ABOVE: Father Jason Hage speaks with young people gathered at last year’s Vocations Picnic, held in August of 2024.

By Elizabeth Landry, staff writer

For the second time since 2022, the Diocese of Syracuse Office of Vocation Promotion is launching the “Called by Name” initiative. This program provides an opportunity for parishes and schools throughout the diocese to prayerfully consider the young people in their pews and their classrooms who possess the qualities of a future Church leader, and then invite these young men and women to consider a vocation in the Church. In 2022, the program only involved parishes, but this year the program is expanding to include diocesan schools, as well.

“This year, we’re rolling it out to parishes and all of our Catholic schools. ….This is a step forward for this program, which is great. The Catholic Schools office has been so supportive of the work of vocation promotion in our Catholic schools,” said Father Jason Hage, director of the Office of Vocation Promotion.

Parishes are invited to conduct their nomination process the weekend of June 7 and 8, which is also the weekend our diocese will be celebrating ordinations to the priesthood at the Cathedral of the Immaculate Conception in Syracuse. At all weekend Masses on June 7 and 8, parishes will distribute nomination ballots to the congregation and ask parishioners during Mass to write in the name of a young person from their parish that they think would make a good priest, deacon, and/or consecrated religious.

Schools are invited to conduct their nomination process the week leading up to our priestly ordinations, which is the week of June 2 through June 6. Nomination ballots will be distributed to faculty and staff the week of June 2, and they will be asked to write in the name of a young person (from grades 8 through 12) from their school that they think would make a good candidate for holy orders and/or consecrated life.

After the nominations are submitted, vocation ministry teams in parishes and schools will provide the list of names to the Office of Vocation Promotion, and Father Hage will then send a personal invitation to the parents/guardians of the nominees for them to join Bishop Lucia for his annual Vocations Picnic on Monday, Aug. 4 at Immaculate Conception Parish in Fayetteville.
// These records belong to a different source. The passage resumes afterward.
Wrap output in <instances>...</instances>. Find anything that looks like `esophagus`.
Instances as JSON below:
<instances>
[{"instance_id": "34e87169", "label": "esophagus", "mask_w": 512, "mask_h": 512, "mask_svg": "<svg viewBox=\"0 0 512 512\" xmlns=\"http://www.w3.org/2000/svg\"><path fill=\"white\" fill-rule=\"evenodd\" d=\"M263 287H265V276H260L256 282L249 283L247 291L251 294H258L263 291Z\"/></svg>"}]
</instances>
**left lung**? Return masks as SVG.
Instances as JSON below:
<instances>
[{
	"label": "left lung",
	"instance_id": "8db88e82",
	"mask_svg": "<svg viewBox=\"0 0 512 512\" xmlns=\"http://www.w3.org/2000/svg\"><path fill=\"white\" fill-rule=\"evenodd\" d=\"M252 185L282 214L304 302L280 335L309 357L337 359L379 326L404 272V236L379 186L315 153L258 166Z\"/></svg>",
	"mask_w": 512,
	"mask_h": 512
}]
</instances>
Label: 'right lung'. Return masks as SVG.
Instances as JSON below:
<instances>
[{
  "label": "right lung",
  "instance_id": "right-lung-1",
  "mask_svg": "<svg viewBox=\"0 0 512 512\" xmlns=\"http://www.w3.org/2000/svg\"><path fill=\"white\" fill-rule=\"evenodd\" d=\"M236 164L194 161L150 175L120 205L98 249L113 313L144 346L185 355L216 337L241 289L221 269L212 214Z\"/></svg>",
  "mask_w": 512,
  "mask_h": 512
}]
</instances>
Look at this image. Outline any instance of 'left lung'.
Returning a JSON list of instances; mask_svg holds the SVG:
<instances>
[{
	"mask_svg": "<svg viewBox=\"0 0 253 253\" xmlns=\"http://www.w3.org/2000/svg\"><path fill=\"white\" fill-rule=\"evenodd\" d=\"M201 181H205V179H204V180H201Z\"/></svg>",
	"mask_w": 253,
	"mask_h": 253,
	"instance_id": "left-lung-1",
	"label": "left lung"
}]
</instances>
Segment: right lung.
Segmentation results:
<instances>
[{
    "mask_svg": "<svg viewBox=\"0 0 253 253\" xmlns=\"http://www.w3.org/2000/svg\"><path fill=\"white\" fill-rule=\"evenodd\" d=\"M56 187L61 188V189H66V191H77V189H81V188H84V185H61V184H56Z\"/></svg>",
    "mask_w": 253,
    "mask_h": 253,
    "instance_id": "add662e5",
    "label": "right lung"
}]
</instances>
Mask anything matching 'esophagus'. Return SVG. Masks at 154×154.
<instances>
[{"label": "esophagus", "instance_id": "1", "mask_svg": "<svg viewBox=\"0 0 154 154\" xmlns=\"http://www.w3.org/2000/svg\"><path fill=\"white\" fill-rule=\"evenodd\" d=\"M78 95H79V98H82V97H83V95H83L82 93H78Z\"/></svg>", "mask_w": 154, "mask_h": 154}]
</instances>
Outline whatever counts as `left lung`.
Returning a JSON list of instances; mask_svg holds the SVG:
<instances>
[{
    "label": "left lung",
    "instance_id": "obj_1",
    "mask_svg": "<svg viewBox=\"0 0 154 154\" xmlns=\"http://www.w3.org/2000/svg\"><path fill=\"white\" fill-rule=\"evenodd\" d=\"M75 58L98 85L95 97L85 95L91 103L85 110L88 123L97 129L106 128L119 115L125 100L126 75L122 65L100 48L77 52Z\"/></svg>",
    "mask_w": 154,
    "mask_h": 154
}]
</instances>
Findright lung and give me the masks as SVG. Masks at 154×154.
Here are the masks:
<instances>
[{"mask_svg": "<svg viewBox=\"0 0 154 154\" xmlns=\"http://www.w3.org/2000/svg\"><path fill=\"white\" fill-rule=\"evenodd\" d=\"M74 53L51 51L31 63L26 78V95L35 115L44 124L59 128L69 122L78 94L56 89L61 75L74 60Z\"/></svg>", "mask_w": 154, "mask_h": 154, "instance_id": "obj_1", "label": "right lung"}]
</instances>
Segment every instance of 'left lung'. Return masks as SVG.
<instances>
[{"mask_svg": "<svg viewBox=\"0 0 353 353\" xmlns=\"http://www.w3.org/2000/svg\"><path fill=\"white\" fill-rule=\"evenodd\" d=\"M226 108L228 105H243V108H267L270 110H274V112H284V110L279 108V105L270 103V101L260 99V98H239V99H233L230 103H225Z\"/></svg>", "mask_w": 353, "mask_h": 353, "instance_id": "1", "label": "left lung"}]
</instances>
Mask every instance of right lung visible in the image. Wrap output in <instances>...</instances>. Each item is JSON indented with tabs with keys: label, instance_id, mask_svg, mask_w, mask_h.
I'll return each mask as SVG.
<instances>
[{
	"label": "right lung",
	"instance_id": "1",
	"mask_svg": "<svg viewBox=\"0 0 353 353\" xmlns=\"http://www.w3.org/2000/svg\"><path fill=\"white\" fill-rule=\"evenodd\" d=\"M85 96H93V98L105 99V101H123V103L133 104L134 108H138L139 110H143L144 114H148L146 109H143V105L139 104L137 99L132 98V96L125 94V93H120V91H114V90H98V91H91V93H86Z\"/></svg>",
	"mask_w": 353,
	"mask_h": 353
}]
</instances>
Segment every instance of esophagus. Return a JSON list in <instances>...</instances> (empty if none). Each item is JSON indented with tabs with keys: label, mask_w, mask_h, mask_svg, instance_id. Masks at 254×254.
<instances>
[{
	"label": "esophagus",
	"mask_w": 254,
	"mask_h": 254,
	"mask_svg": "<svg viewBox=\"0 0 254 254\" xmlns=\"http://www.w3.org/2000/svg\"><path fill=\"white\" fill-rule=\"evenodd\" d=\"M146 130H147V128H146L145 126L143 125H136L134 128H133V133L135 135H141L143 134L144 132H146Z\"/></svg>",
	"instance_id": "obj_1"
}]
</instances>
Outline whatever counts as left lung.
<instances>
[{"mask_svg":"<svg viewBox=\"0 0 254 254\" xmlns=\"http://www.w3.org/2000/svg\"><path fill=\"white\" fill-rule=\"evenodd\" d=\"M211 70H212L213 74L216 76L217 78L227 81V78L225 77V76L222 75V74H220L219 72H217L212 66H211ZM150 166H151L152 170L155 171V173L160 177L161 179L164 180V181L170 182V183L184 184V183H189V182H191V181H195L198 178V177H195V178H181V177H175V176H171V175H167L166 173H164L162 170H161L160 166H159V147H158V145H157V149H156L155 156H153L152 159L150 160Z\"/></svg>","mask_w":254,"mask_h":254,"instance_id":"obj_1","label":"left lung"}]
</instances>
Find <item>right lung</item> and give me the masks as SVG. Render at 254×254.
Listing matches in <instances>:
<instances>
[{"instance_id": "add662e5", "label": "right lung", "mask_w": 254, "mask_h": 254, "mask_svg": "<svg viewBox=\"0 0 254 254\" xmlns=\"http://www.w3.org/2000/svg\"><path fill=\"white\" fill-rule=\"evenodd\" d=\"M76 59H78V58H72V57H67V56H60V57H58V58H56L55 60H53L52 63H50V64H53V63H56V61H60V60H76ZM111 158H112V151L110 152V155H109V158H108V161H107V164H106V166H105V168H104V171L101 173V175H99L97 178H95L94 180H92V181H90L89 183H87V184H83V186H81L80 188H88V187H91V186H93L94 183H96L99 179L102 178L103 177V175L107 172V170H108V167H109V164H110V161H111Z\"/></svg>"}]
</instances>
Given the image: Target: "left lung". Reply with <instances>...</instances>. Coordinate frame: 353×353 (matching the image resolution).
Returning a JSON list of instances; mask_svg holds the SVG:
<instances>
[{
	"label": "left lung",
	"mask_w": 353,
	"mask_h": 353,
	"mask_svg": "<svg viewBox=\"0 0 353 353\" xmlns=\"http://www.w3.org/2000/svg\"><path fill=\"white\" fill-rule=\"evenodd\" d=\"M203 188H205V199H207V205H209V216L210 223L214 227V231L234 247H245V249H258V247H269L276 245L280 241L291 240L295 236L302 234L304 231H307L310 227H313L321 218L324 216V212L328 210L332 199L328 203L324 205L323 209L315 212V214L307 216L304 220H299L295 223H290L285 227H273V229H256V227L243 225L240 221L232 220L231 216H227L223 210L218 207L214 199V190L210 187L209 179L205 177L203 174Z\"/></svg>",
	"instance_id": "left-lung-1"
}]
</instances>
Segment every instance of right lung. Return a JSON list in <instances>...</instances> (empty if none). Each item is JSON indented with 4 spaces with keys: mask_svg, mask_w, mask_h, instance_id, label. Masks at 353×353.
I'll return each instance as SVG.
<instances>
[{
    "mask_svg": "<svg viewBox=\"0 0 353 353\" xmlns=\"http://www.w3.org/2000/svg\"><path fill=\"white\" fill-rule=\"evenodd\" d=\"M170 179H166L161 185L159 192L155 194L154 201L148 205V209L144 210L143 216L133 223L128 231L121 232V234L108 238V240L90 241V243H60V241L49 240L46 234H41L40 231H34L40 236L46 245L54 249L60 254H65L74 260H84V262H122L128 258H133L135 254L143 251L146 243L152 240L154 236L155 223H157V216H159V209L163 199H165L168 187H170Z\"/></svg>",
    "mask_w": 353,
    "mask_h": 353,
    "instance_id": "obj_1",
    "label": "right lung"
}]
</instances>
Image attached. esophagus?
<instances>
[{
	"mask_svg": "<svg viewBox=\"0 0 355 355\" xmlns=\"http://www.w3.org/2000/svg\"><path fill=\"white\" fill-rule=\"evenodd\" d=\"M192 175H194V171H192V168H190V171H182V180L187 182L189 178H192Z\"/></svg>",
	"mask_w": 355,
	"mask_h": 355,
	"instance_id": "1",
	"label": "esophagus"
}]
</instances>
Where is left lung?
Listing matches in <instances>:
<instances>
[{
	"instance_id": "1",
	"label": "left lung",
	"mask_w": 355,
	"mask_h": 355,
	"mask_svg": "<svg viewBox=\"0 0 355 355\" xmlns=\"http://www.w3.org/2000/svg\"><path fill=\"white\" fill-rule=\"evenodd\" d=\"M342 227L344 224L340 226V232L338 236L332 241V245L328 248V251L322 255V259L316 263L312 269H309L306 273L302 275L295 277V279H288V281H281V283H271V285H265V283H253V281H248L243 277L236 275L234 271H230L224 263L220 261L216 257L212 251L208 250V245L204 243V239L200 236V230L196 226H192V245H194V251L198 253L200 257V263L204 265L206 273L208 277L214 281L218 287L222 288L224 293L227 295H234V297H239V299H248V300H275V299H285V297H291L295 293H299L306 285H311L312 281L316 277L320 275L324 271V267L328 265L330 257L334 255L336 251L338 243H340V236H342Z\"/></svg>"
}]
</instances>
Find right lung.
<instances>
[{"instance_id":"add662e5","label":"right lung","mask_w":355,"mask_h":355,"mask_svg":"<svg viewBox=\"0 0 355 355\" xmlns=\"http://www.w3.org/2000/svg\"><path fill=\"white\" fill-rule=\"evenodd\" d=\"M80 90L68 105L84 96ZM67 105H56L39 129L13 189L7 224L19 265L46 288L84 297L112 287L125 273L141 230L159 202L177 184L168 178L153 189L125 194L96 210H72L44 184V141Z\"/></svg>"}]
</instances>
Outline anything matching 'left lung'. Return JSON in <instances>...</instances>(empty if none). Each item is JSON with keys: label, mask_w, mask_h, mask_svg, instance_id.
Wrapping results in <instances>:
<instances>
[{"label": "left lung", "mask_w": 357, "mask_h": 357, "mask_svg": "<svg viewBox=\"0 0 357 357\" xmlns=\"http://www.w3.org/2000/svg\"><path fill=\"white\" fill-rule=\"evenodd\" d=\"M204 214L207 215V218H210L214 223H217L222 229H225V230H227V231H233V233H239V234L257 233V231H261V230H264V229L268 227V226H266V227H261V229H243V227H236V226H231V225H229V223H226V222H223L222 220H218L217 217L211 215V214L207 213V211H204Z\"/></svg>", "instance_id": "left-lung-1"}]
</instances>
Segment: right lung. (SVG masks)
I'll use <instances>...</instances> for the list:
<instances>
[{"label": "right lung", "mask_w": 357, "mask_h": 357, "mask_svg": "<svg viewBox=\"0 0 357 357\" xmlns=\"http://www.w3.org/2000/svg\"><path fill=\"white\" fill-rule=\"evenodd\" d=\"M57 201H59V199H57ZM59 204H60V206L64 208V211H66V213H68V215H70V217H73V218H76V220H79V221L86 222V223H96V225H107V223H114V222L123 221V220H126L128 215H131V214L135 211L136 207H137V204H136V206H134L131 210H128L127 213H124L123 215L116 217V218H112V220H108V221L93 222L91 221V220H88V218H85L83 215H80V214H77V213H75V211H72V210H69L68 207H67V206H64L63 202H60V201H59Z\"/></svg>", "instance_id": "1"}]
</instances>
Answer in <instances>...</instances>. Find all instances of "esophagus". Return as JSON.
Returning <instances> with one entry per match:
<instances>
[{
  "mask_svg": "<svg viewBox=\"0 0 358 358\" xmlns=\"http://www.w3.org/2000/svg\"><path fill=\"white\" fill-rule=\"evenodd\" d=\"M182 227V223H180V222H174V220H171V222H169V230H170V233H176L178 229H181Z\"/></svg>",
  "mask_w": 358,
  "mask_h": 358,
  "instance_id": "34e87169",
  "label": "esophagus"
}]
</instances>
An evening of dinner, conversation, and prayer with the clergy and consecrated religious from the Diocese of Syracuse, this annual picnic is a great way for young people to explore their own vocation more deeply.

Father Hage said that through the Called by Name program, the faithful laity throughout the Diocese can take on a more active role in vocation promotion. “I think [the lay faithful] are essential in the work of vocation promotion. … They can take a proactive role in calling for a future Church leader,” he explained.

Father also emphasized the importance of extending an invitation to young people directly, to consider the call to religious life, an essential aspect of the Called by Name initiative.

“A majority of young people will not respond [to the call] until someone from the parish or faith community they belong to or the school steps forward and says, ‘Hey, I think you’d make a great priest, [or] I think you’d make a great religious sister. Have you ever thought about it?’ … Just showing the power of the ‘ask’.”